Aim » Below are some entries. Return exactly the lines from the one with "Is man wearing" through the final line, leaving out any pictures.

-- begin Source material --

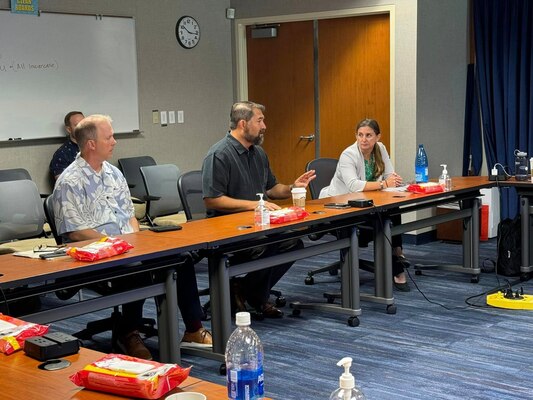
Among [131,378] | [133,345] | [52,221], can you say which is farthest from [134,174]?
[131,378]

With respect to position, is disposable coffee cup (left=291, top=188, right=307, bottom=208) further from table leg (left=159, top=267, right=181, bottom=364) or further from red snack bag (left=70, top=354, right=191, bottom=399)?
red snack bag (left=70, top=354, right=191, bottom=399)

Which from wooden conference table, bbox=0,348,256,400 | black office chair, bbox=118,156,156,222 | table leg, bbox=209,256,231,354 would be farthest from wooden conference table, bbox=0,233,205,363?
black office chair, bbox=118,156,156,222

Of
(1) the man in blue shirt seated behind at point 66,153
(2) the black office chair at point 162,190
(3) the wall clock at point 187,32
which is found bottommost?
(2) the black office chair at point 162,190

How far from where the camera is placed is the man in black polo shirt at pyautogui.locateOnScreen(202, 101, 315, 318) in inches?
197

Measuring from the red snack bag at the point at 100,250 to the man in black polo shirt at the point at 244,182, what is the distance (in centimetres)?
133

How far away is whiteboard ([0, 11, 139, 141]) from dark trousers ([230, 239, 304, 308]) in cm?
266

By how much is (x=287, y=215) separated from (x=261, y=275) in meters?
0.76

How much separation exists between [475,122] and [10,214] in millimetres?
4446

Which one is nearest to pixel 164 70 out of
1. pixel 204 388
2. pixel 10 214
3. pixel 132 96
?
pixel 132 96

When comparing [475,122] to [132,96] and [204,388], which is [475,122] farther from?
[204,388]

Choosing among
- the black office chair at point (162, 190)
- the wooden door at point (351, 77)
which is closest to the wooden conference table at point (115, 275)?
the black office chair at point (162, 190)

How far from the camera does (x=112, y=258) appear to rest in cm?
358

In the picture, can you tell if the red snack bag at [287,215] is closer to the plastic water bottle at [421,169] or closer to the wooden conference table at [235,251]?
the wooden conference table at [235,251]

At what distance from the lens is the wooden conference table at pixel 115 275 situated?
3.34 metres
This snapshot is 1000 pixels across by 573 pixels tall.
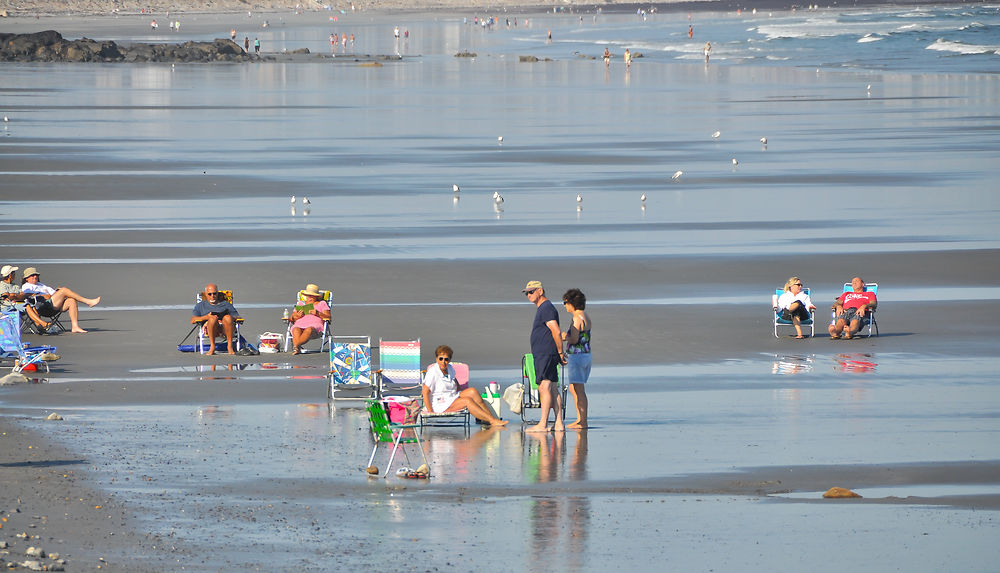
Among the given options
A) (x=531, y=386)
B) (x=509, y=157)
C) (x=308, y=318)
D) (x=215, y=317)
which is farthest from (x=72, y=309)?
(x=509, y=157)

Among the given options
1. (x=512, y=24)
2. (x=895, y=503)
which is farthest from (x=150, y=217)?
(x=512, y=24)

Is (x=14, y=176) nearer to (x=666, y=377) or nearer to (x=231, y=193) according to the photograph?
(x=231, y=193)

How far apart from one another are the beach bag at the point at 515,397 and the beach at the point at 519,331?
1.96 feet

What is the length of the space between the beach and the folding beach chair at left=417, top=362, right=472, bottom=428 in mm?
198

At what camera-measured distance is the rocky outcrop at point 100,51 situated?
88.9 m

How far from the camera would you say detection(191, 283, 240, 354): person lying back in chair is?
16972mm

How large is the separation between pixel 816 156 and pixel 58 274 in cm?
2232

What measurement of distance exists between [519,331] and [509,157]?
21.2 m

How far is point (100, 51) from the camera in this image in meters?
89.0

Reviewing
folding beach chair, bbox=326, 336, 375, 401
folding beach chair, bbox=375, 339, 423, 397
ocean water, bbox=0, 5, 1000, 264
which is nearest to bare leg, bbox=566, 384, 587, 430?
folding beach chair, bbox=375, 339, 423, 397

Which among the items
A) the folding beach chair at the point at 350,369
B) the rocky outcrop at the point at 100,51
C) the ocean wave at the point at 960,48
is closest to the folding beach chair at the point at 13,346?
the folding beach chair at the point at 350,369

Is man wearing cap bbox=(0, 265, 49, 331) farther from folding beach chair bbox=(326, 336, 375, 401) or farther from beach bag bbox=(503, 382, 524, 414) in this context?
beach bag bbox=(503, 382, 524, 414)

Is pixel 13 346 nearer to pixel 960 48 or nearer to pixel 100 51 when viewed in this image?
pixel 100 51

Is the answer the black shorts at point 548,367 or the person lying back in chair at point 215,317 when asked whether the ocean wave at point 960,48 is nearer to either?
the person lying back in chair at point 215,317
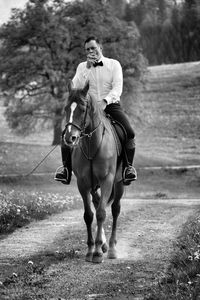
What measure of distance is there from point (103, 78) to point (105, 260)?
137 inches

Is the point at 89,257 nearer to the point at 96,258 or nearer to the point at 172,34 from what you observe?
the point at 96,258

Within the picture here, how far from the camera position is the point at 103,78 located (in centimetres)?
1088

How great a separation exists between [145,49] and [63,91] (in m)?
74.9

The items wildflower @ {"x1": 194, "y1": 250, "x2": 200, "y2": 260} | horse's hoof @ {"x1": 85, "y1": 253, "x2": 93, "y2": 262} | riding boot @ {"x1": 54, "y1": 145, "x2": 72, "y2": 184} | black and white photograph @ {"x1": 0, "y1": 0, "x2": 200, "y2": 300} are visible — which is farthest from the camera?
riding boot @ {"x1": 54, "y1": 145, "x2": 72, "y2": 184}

-- end Source material --

Written response »
Is man wearing cap bbox=(0, 265, 49, 331) farther from folding beach chair bbox=(326, 336, 375, 401) or farther from beach bag bbox=(503, 382, 524, 414) in this context?
beach bag bbox=(503, 382, 524, 414)

Is pixel 13 346 nearer to pixel 960 48 or nearer to pixel 100 51 when viewed in this image?
pixel 100 51

Is the answer the black shorts at point 548,367 or the person lying back in chair at point 215,317 when asked whether the ocean wave at point 960,48 is nearer to either?
the person lying back in chair at point 215,317
What measure of distance is there from point (103, 78) to point (105, 260)?
137 inches

Is the point at 89,257 nearer to the point at 96,258 or nearer to the point at 172,34 from what you observe?
the point at 96,258

Within the picture here, how far from the camera position is the point at 103,78 located (in centimetres)?
1088

How great a separation exists between [145,49] and [63,91] (in m)?
74.9

The items wildflower @ {"x1": 194, "y1": 250, "x2": 200, "y2": 260} | horse's hoof @ {"x1": 85, "y1": 253, "x2": 93, "y2": 262} | riding boot @ {"x1": 54, "y1": 145, "x2": 72, "y2": 184} | black and white photograph @ {"x1": 0, "y1": 0, "x2": 200, "y2": 300} are visible — which is farthest from the camera?
riding boot @ {"x1": 54, "y1": 145, "x2": 72, "y2": 184}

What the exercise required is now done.